BUKITTINGGI – Peringatan Hari Pendidikan Nasional (Hardiknas) 2026 di Kota Bukittinggi berlangsung khidmat di halaman Balai Kota, Sabtu (2/5). Dipimpin langsung oleh Wali Kota Ramlan Nurmatias, upacara ini tidak sekadar menjadi agenda tahunan, melainkan menjadi panggung refleksi untuk mengembalikan marwah pendidikan sebagai proses memanusiakan manusia.
Dalam amanatnya, Wali Kota Ramlan Nurmatias membacakan pidato Menteri Pendidikan Dasar dan Menengah yang menekankan pentingnya menghidupkan kembali spirit Ki Hajar Dewantara. Pendidikan, menurutnya, harus berlandaskan kasih sayang melalui konsep asah, asih, dan asuh.
“Pendidikan adalah proses menemukan dan menumbuhkembangkan fitrah manusia sebagai makhluk Tuhan yang mulia. Intinya adalah memuliakan,” tegas Ramlan di hadapan ratusan guru dan ASN yang hadir.
Transformasi Menuju Pendidikan Berkualitas
Selain sisi filosofis, Pemko Bukittinggi juga menegaskan komitmennya terhadap kebijakan strategis nasional. Beberapa poin krusial yang menjadi fokus ke depan meliputi:
Implementasi Deep Learning
Mendorong metode pembelajaran mendalam bagi siswa.
Kesejahteraan Guru
Peningkatan kompetensi dan taraf hidup tenaga pendidik.
Penguatan Karakter
Membangun SDM unggul yang berintegritas.
Akses Inklusif
Memastikan pendidikan dapat dinikmati oleh seluruh lapisan masyarakat.

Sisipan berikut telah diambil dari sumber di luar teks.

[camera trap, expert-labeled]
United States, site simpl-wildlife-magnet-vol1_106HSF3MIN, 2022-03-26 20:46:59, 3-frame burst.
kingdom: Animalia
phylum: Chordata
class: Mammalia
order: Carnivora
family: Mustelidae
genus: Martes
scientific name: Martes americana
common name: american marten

Langkah ini, lanjut Ramlan, sejalan dengan visi pembangunan sumber daya manusia yang diusung oleh Presiden Prabowo Subianto, terutama dalam penguatan literasi dan numerasi nasional.
Apresiasi untuk Pahlawan Tanpa Tanda Jasa
Menutup rangkaian upacara, suasana haru sekaligus bangga menyelimuti Balai Kota saat Wali Kota menyerahkan piagam penghargaan kepada sejumlah guru dan tenaga kependidikan berprestasi, baik di tingkat Provinsi Sumatera Barat maupun Nasional.
Apresiasi ini diberikan sebagai bentuk penghormatan atas dedikasi, inovasi, dan kontribusi nyata mereka dalam menjaga nyala api pendidikan di Kota Jam Gadang.